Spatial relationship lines
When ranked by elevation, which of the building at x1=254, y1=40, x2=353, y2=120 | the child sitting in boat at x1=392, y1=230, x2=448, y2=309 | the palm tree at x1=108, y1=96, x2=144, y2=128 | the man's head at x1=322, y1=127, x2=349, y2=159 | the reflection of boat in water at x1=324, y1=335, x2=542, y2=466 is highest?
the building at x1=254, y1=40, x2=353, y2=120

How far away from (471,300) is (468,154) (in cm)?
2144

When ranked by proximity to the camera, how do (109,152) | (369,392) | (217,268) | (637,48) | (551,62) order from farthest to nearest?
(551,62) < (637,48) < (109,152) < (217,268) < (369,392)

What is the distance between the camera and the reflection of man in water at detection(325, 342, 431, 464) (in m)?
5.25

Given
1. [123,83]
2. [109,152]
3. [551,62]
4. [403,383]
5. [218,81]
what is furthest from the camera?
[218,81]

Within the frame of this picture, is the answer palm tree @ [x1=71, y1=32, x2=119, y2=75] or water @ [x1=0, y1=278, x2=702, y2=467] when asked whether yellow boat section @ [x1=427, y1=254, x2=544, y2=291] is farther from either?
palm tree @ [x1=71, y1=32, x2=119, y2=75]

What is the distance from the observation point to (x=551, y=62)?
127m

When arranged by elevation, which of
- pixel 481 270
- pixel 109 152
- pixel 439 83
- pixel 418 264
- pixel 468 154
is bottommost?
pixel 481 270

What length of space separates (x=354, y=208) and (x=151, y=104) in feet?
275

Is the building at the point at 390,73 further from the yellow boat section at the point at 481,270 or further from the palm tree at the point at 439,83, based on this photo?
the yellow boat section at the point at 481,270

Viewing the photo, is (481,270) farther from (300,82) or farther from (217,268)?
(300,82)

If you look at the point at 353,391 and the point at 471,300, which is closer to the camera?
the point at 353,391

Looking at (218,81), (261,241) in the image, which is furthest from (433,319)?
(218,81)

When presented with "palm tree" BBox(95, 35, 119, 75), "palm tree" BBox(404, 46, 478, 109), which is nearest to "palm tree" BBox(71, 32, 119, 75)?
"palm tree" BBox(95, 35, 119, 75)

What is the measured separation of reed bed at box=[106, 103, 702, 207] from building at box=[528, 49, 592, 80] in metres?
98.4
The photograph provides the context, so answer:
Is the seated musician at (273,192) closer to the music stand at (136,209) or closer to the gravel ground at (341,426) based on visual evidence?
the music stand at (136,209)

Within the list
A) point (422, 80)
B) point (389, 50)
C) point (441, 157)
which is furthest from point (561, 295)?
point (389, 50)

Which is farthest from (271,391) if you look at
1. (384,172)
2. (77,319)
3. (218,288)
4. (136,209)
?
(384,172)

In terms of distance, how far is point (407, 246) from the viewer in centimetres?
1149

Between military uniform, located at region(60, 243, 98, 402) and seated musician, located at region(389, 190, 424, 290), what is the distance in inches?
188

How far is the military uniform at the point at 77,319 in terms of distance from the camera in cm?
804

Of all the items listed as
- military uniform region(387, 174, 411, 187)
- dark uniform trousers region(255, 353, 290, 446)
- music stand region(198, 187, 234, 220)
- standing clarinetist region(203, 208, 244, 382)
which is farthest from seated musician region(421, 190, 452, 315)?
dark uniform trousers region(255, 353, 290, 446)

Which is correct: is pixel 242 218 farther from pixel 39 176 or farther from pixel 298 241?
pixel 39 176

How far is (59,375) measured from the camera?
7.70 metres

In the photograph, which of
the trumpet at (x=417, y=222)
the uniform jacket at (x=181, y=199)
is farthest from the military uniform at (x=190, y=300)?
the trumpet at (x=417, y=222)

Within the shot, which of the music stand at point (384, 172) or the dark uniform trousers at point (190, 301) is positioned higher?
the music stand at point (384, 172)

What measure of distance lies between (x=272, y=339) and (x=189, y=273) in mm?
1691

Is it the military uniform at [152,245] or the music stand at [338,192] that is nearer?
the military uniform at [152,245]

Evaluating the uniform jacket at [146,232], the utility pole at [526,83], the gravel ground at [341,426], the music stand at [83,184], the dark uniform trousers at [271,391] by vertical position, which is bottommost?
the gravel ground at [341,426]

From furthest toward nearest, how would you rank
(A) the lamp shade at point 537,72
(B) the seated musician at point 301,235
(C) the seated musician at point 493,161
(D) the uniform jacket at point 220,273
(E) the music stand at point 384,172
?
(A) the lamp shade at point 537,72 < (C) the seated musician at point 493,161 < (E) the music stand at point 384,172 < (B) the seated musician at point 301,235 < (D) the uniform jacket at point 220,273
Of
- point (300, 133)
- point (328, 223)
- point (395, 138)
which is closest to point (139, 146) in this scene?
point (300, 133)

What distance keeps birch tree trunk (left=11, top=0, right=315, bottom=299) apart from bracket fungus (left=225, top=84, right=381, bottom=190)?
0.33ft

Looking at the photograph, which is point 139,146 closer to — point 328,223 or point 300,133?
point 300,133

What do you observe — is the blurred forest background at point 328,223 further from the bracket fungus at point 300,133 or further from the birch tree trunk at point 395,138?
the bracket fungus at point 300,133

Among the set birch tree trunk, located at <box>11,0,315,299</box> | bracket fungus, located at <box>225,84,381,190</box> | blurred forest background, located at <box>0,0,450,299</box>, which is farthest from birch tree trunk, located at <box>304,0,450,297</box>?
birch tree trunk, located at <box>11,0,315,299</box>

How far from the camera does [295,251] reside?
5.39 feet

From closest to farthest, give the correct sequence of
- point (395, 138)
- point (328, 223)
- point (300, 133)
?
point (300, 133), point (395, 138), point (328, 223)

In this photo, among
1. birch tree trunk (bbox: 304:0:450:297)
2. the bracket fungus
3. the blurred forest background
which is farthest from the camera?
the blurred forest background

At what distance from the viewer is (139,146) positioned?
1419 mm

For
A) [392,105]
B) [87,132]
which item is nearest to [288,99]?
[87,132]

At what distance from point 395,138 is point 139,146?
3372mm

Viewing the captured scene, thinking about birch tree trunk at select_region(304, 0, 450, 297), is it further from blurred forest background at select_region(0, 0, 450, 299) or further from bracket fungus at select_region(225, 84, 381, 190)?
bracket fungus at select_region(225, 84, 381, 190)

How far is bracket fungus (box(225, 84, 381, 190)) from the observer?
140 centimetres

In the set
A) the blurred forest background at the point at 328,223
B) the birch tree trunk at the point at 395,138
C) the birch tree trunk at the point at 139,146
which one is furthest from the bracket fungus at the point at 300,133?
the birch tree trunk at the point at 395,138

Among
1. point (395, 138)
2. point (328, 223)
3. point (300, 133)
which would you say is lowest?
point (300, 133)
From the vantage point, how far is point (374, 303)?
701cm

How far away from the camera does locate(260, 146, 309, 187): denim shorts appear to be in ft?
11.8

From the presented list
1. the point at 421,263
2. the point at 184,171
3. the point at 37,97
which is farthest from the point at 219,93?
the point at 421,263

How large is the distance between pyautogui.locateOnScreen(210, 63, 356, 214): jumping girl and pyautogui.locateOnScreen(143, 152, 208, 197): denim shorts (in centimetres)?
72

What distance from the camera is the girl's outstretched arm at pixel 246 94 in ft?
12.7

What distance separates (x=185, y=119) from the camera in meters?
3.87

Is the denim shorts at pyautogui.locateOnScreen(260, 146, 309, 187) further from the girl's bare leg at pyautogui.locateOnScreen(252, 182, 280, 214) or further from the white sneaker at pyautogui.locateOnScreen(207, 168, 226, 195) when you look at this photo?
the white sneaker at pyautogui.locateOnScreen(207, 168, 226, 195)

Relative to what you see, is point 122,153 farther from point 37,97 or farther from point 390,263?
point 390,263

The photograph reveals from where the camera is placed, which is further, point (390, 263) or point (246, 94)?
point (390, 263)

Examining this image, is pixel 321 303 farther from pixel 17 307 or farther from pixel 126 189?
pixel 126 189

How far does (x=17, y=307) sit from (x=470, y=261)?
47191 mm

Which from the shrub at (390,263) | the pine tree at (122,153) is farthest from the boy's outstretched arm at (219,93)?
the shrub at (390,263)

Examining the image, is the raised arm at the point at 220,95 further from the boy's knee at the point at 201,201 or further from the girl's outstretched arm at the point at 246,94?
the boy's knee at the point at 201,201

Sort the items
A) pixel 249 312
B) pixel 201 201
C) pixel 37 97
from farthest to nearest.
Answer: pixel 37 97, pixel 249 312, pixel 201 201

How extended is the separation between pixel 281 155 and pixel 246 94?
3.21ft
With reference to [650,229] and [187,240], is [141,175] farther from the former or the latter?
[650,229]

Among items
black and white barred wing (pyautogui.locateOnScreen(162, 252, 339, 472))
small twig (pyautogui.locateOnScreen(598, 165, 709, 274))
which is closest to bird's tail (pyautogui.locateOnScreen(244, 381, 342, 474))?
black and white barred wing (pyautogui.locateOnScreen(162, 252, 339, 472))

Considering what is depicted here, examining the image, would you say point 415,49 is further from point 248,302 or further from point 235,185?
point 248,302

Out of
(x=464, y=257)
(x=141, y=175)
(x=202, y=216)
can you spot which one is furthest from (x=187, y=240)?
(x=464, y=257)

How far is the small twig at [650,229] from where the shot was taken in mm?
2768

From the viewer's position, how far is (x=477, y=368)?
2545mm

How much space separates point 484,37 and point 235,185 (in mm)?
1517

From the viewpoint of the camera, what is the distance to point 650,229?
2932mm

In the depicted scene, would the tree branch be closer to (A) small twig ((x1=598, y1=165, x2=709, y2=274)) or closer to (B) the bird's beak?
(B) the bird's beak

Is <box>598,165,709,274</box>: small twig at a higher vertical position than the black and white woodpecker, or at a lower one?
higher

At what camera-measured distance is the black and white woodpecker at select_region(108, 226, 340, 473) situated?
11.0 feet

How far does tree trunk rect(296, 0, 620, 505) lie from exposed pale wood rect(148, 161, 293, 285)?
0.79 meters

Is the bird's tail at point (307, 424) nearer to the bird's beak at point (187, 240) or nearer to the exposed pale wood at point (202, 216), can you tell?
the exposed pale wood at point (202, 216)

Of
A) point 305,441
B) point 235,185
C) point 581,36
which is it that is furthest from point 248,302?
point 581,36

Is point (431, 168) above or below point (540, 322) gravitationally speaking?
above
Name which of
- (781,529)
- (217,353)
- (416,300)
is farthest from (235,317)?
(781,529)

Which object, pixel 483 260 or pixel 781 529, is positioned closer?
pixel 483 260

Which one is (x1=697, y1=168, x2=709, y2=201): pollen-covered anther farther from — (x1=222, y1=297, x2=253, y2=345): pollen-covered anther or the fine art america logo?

> TASK BRIEF: Switch "region" to "area" in the lines running from the line containing "Of all the items listed as" through the line containing "- standing clarinetist", inclusive. Give only those lines, with everything else unchanged.

> SOLUTION:
Of all the items listed as
- military uniform area(387, 174, 411, 187)
- dark uniform trousers area(255, 353, 290, 446)
- music stand area(198, 187, 234, 220)
- standing clarinetist area(203, 208, 244, 382)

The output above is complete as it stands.